Activity: The records below are to be returned exactly as written, minus their pictures.

Recorded data:
:::
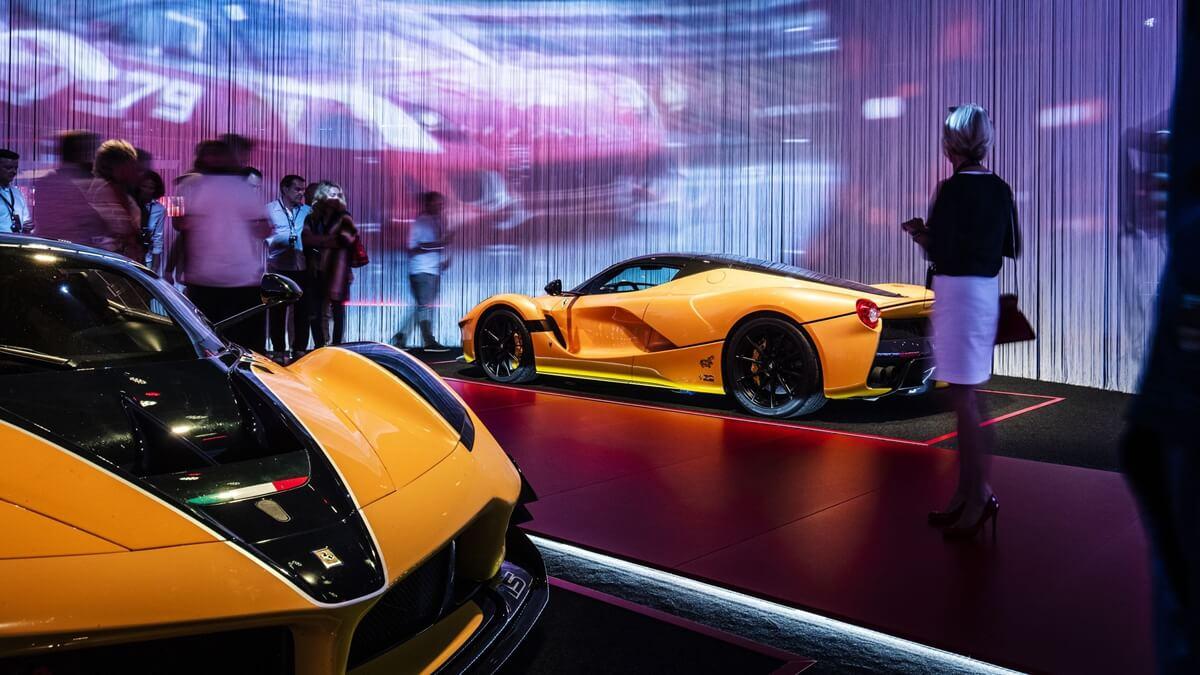 Universo-Ferrari_FXXK-LaFerrari.jpg
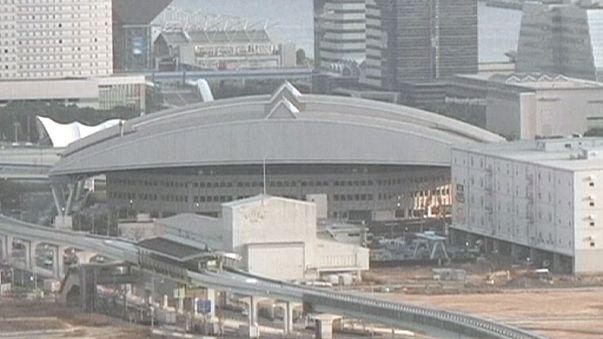 اللجنة الأولمبية تناقش إحتياجات أولمبياد طوكيو2020 في ريودي جانيرو
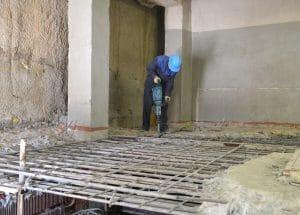 interior demolition in Kenner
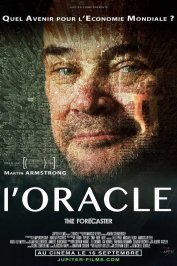 background picture for movie L'Oracle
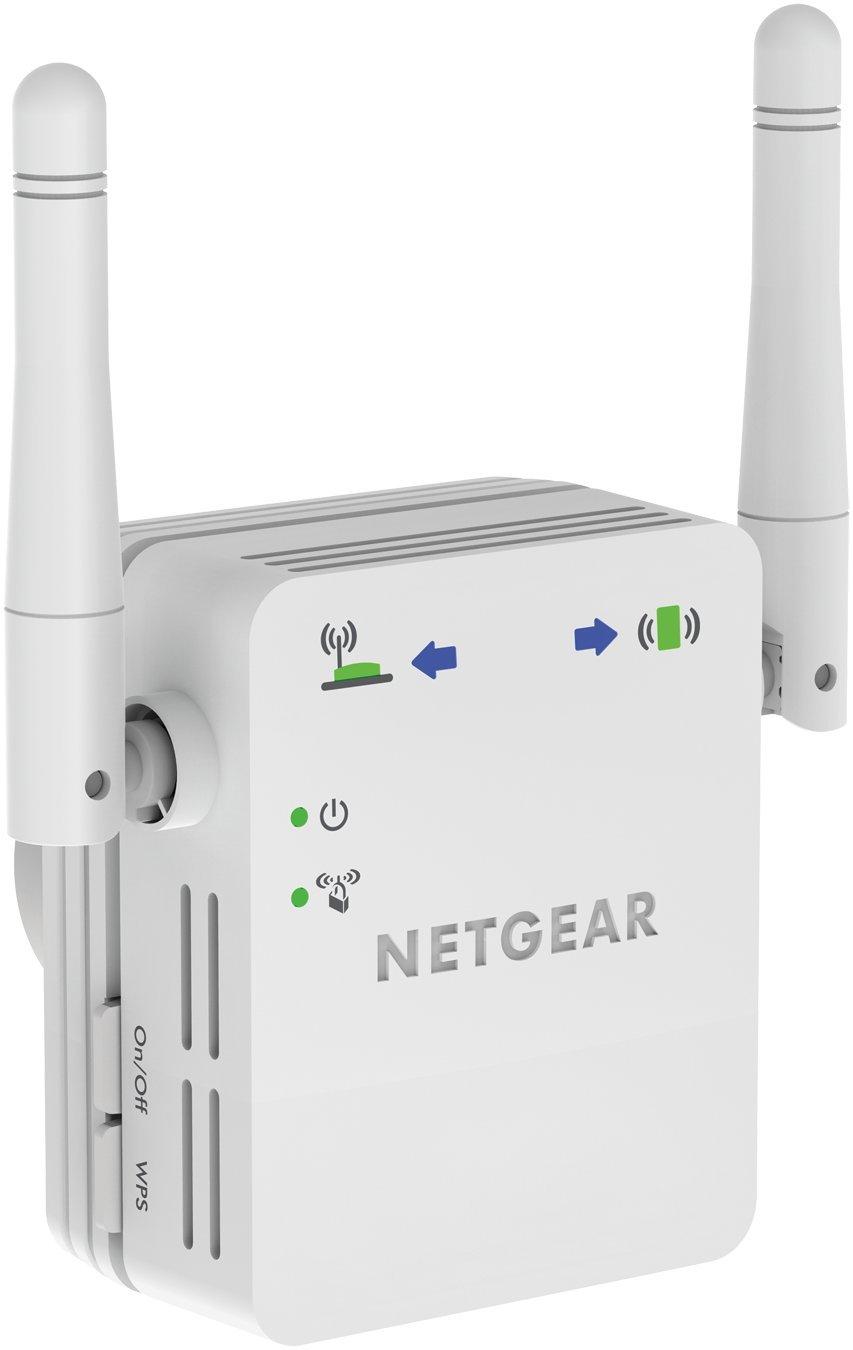 Netgear WN3000RP-200FRS - Repetidor de red WiFi N300 (antenas externas direccionales, Smart Leds para encontrar la mejor ubicación) [modelo francés]: ...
:::
Written solution:
 Universo-Ferrari_FXXK-LaFerrari.jpg
 اللجنة الأولمبية تناقش إحتياجات أولمبياد طوكيو2020 في ريودي جانيرو
 interior demolition in Kenner
 background picture for movie L'Oracle
 Netgear WN3000RP-200FRS - Repetidor de red WiFi N300 (antenas externas direccionales, Smart Leds para encontrar la mejor ubicación) [modelo francés]: ...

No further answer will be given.